# Lizards > Rhacodactylus Geckos >  Gargoyle Gecko Cage Size

## ballin

Can one adult gargy live in an 12 long by 12 wide by 18 high?

----------


## mlededee

Yes, but just one. Any more and you will need to go bigger.

----------


## ballin

okay, thanks. what temperature should they be kept at during the day and at night?

----------


## ballin

> Yes, but just one. Any more and you will need to go bigger.


Okay, thanks. What temperature should they be kept at during the day and at night?

----------


## Mettle

I would definitely have to disagree. A 12x12x18 enclosure is too small for an adult gargoyle gecko. You need at least an 18x18x18 in my opinion. (I assume we're talking about Exo Terra and Zoomed Terrariums here.) Gargoyle geckos get quite large, easily over 50 grams. 

Average room temps are fine for gargoyle geckos.
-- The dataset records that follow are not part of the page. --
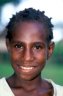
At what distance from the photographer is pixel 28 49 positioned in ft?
4.06

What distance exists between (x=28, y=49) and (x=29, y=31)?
67mm

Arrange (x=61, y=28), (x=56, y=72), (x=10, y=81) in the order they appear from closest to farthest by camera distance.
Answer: (x=10, y=81) < (x=61, y=28) < (x=56, y=72)

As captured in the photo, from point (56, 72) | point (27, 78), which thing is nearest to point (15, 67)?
point (27, 78)

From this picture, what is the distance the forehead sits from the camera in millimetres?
1254

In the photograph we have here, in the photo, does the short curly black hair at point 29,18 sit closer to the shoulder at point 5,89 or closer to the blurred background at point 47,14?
the shoulder at point 5,89

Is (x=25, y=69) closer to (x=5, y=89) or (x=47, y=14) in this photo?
(x=5, y=89)

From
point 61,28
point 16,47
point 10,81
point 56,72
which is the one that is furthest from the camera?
point 56,72

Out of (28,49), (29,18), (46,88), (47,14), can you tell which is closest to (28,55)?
(28,49)

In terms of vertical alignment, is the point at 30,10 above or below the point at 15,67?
above

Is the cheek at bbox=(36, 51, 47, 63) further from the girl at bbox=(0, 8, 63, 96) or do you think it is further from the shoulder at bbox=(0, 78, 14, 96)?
the shoulder at bbox=(0, 78, 14, 96)

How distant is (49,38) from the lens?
1336 millimetres

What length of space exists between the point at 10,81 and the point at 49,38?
22cm

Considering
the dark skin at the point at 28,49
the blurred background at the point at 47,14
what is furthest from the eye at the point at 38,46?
the blurred background at the point at 47,14

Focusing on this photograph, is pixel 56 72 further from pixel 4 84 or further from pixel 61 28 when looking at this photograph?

You can provide a basking spot for them if you want (some gargs will use it unlike cresties) but make sure it's a low wattage bulb. A 15w aquarium incandescent bulb would likely be more than enough.

Cheers.

----------


## mlededee

Some people do like to give their rhacs more space and that's fine. An adult will pretty much use as much space as you will give it. The only time you need to be concerned about the size of the enclosure being too big is for hatchlings and younger juvies--they do need something smaller so that they do not have trouble finding food. So for instance, I would not start a hatchling in an enclosure that large--start with a kritter keeper or something similar and move it up into a large enclosure when it is big enough for it. 

Temps should be between about 68-78 degrees, but at the lower temperatures they do tend to eat less and be less active.

----------


## Mettle

> Some people do like to give their rhacs more space and that's fine. An adult will pretty much use as much space as you will give it.
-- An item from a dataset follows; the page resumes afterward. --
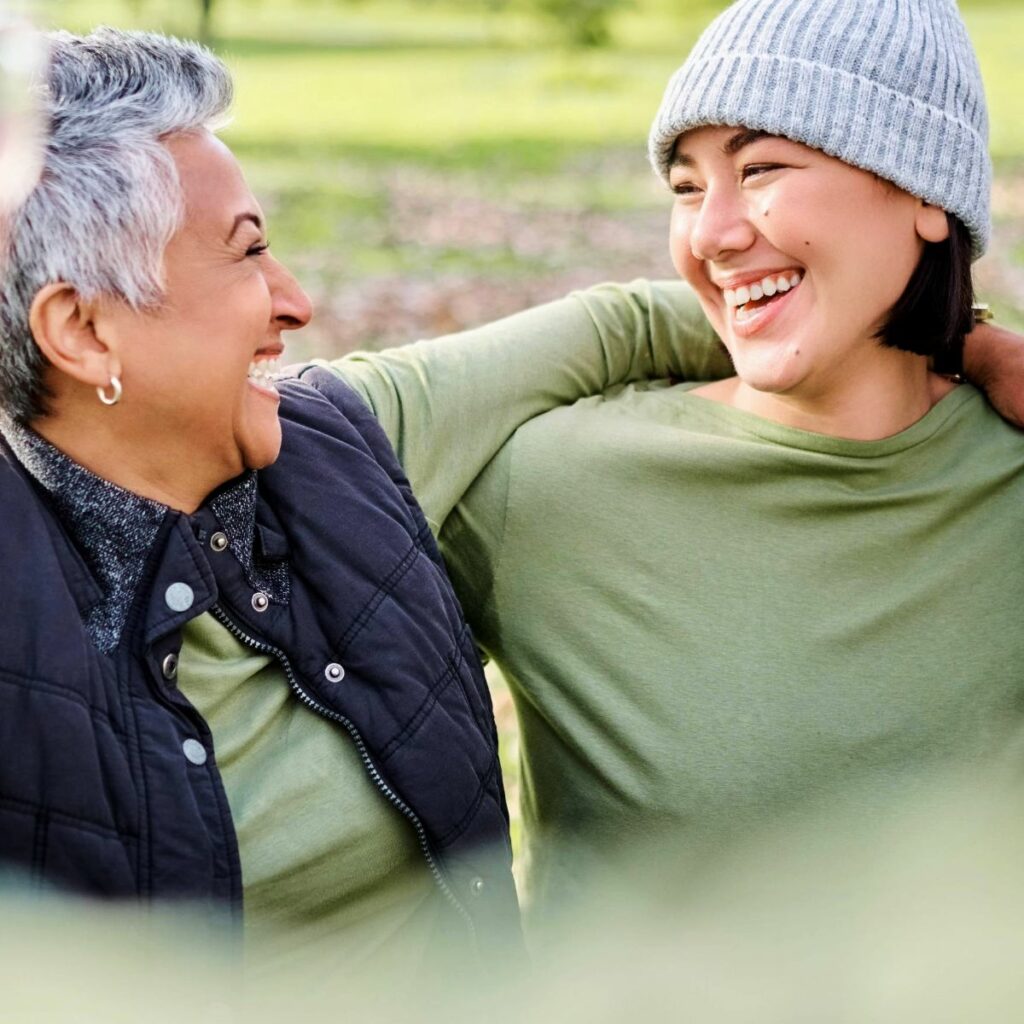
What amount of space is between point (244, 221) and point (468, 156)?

I'm sorry, but this information/advice/characterization is pretty horrible... It's like saying you can keep your ball python in a tub that's half the size it should be or that we can lock our dogs in the bathrooms all day. Most rhac keepers I know - unless they are commercially breeding - tend to offer their adult gargs a lot more than a measily little 12x12x18. There's a big difference between survival and thriving though. So I guess if you only want it to survive, then sure, cramp it up in a 12x12x18. If you want it to thrive then put it in something larger.
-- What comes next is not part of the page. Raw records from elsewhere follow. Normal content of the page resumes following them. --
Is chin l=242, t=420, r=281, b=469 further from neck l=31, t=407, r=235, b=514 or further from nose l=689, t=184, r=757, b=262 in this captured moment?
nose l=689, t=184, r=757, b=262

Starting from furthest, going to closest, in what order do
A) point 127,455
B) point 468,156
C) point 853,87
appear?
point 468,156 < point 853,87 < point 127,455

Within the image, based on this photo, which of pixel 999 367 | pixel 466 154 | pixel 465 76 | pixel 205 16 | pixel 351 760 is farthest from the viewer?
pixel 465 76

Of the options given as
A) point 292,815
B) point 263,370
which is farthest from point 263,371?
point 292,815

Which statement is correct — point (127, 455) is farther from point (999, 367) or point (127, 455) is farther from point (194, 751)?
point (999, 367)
I put baby cresteds, in pairs, in 12x12x12s and never have had issues with them finding their food. And I know someone that got a fairly small gargoyle gecko back at an expo in February and put him straight into a 12x12x18 without issue as well. A lot of people tend to baby their rhacs a lot more than they should be... I know a couple breeders that have large set-ups (around 60 gals in one case) naturally planted and with water features and they grow out their babies in that without losing any.

----------


## Zoe

> Some people do like to give their rhacs more space and that's fine. An adult will pretty much use as much space as you will give it. The only time you need to be concerned about the size of the enclosure being too big is for hatchlings and younger juvies--they do need something smaller so that they do not have trouble finding food. So for instance, I would not start a hatchling in an enclosure that large--start with a kritter keeper or something similar and move it up into a large enclosure when it is big enough for it.


Hi,

I am sorry but that simply is not true.  Have you seen a healthy adult gargoyle gecko? 12 x 12 x 18 is *not* suitable for an adult gargoyle gecko.  If you want to cram a garg in there, it will probably survive, but it's hardly adequate space. Yes- they will use as much space as you give them, but that does not mean that you can put them into a cage as small as you want and they will be healthy.  There is a certain minimum space for an adult garg and that is 18 x 18 x 18 - if you want go bigger, by all means, but do not go smaller.  I have a juvi that is about 25-30% of his adult weight in a 12 x 12 x 18, and he'll be ready for an upgrade in a couple months.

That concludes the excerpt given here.